Bigamy is the act of entering into a marriage with a person while still being married to another.
Is bigamy illegal in Australia?
The short answer is, yes. The Crimes Act 1900 states:
“Whosoever, being married, marries another person during the life of the former spouse (including husband or wife), shall be liable to imprisonment for seven years”.
Bigamy is not only illegal in New South Wales, but the whole of Australia. The Marriage Act 1961 is Australia wide legislation and states:
“A person who is married shall not go through a form or ceremony of marriage with any person.
Penalty: Imprisonment for 5 years.”
However, you will not be guilty of bigamy if your original spouse at the time of your second marriage has been legally missing for 7 years and presumed dead or if you truly believed that your original spouse was dead.
How does the court find out about bigamy?
In a number of cases where the offence of bigamy has occurred, the offender will lie on their subsequent marriage certificate stating that they have never been married. Accordingly, the offence may go undiscovered.
A number of cases that have been discovered in Australia relate to Family Law.
Family law case study
In the case of Amarnath & Kandar  FamCA 1138 before the Family Court of Australia, the wife was the party who started the case against her then husband.
During the proceedings it was discovered that the wife had previously married another man and was not divorced. In her subsequent marriage certificate, she had stated that she had “not previously married”.
The Judge had to decide whether or not they would refer the wife to the Attorney General for prosecution. The Judge decided that it was their duty to do so as the wife’s actions were in clear breach of the Marriage Act 1961.
Police case study
An interesting case that was discovered after a report to Police is that of Mr. Alec McIvor Stevenson. Mr. Stevenson was a former Catholic Priest and marriage celebrant who was discovered to not only have married while being legally married to another, but that this was done twice.
Mr.
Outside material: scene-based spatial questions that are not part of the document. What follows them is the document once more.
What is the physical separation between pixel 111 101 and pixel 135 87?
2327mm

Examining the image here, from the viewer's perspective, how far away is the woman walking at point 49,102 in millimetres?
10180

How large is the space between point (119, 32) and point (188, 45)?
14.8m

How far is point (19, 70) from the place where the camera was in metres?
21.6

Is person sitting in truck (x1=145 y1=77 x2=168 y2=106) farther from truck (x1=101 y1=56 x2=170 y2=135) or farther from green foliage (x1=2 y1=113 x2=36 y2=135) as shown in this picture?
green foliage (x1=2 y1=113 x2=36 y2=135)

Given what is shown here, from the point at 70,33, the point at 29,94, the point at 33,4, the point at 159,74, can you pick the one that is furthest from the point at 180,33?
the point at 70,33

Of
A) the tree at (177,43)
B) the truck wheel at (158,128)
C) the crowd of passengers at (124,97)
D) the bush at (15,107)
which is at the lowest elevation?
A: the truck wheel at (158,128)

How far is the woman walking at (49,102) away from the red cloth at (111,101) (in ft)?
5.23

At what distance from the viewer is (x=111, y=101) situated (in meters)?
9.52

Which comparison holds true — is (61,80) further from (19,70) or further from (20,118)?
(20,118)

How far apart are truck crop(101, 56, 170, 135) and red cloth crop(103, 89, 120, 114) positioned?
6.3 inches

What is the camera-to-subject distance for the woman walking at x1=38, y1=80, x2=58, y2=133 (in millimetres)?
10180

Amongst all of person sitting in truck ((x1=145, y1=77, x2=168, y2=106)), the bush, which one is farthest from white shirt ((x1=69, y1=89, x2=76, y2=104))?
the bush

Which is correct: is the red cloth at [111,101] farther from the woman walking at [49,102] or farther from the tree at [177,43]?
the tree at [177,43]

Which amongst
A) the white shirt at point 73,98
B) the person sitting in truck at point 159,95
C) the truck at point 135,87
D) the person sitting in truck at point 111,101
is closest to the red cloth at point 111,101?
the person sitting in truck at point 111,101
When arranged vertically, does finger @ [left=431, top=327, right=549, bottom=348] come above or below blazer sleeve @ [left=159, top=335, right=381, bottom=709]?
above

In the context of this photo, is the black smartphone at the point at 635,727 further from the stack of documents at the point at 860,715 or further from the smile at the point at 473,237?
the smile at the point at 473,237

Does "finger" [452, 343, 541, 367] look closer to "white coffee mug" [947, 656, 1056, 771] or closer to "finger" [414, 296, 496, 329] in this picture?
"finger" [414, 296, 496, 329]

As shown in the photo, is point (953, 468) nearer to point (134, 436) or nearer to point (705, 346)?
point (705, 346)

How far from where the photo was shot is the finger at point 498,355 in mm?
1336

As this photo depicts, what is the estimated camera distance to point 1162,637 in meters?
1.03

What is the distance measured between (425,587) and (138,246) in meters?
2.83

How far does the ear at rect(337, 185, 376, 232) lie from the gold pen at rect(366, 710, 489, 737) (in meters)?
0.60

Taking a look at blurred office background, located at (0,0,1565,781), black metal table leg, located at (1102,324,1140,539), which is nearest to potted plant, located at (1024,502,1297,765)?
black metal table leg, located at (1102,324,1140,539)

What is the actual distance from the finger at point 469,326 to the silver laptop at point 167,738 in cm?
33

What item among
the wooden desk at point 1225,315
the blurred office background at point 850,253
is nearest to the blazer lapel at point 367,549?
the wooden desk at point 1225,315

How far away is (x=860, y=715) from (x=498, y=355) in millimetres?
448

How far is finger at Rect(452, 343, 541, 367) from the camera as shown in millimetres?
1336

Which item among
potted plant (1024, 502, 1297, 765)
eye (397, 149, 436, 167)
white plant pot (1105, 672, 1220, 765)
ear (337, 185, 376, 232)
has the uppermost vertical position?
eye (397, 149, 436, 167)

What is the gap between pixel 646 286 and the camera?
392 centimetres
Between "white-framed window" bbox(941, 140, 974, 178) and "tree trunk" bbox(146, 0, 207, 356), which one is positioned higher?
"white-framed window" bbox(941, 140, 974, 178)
Stevenson was originally from New Zealand and subsequently moved to Australia, leaving his wife and 3 children in New Zealand, without divorcing his first wife. Mr. Stevenson then married one Australian woman, whom he subsequently divorced before marrying another.
The defense of ‘honest and reasonable mistake’ was used by Mr. Stevenson to avoid being found guilty. This, however, failed due to his training as a priest and having attended a marriage course.
Further to this, Mr. Stevenson’s defence failed as neither Australian wife knew about the New Zealand family, indicating Mr. Stevenson’s guilty mind.
Mr. Stevenson was reported to police by his second wife and received a 6 month suspended sentence and good behaviour bond for his offences.